Certain delicate fabrics are not suitable for conventional in-home immersion cleaning processes. Home washing machines, which provide excellent cleaning results for the majority of fabrics used in today's society, can, under certain conditions, shrink or otherwise damage silk, linen, wool and other delicate fabrics. Consumers typically have their delicate fabric items “dry-cleaned”. Unfortunately, dry-cleaning usually involves immersing the fabrics in various hydrocarbon and halocarbon solvents that require special handling and the solvent must be reclaimed, making the process unsuitable for in-home use.

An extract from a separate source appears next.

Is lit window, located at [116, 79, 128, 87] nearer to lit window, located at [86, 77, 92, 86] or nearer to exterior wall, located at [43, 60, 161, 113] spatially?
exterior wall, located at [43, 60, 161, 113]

Hence, dry-cleaning has traditionally been restricted to commercial establishments making it less convenient and more costly than in-home laundering processes.
Attempts have been made to provide in-home dry-cleaning systems that combine the fabric cleaning and refreshing of in-home, immersion laundering processes with the fabric care benefits of dry-cleaning processes. One such in-home system for cleaning and refreshing garments comprises a substrate sheet containing various liquid or gelled cleaning agents, and a plastic bag. The garments are placed in the bag together with the sheet, and then tumbled in a conventional clothes dryer. In a current commercial embodiment, multiple single-use flat sheets comprising a cleaning/refreshing agent and a single multi-use plastic bag are provided in a package.
Unfortunately, such in-home processes are designed for use in a conventional clothes dryer, or the like apparatus. Such apparatuses are not always readily available, and they are often uneconomical. Moreover, in many countries clothes dryers are simply unnecessary. For example, in many warm tropical regions people do not typically own clothes dryers because their clothes can be dried year-round by hanging them outside in the sun. In the areas of the world where people do not typically own clothes dryers, products that require a heating apparatus, such as clothes dryers, are of little or no value.
Steamer cabinets have also been utilized in the past to treat fabric articles with heavy doses of steam. Unfortunately, past steam cabinets were largely uncontrolled with respect to temperature and humidity. The cabinets were generally large appliances that were not portable. And due to the large amount of steam used, a drying step is often required that puts strain on the fabrics. The drying step also requires additional time and energy, and often results in undesirable shrinkage.
Thus, there was a need to develop a domestic, non-immersion cleaning and refreshing process, and cleaning and refreshing compositions for use therein, which provides acceptable cleaning without the need for a tumble dryer. Moreover, there is a need for apparatuses that can regulate both temperature and relative humidity within a container during a domestic, non-immersion cleaning and refreshment process, wherein dry clean only fabrics are cleaned, de-wrinkled and refreshed.
Thus, apparatuses were developed for treating a fabric article, which include a collapsible or expandable container that is made from a material that defines an interior void space having an open volume, and an opening. Such known apparatuses also include a humidity provider; a heating element; a hangar for suspending at least one fabric article within the interior void space of the container; a vent; and an air circulation device. The container can be collapsed so that the apparatus is portable. The heating element that is used in such known apparatuses is typically a steaming unit or equivalent which volatilizes the refreshing and cleaning composition by heating it up to its volatilizing temperature.
However, such apparatuses are usually provided with liquid refreshing/cleaning apparatuses via a liquid reservoir that is connected to the device, and there is a risk of leakage of such liquid containers at the time they are connected to the device. Such apparatuses are typically to be connected to the main electricity supply, and further contain electronic components that contain a large amount of electricity. Moreover, there is a risk of accidental removal of the liquid container while the device is being used, which could lead to damaging the apparatus or even injure the user. Finally, it is crucial that the connection/disconnection of the liquid container from said appliance be as easy as possible, in order to make the overall usage of the device simple to the consumer. Indeed, such apparatuses have been created to facilitate the tasks of cleaning/refreshing fabrics, so it is essential that all operations needed to operate such an appliance be as obvious and simple as possible for the consumer.
Thus, there is a need for a new fitment system that allows the user to frequently connect/disconnect a container, preferably a liquid container, to an electrical distribution device, preferably a liquid distribution device, that is connected to the main, which is extremely easy to use, and maintains the liquid container into the device in such a way that the risk of leakage is reduced to a minimum.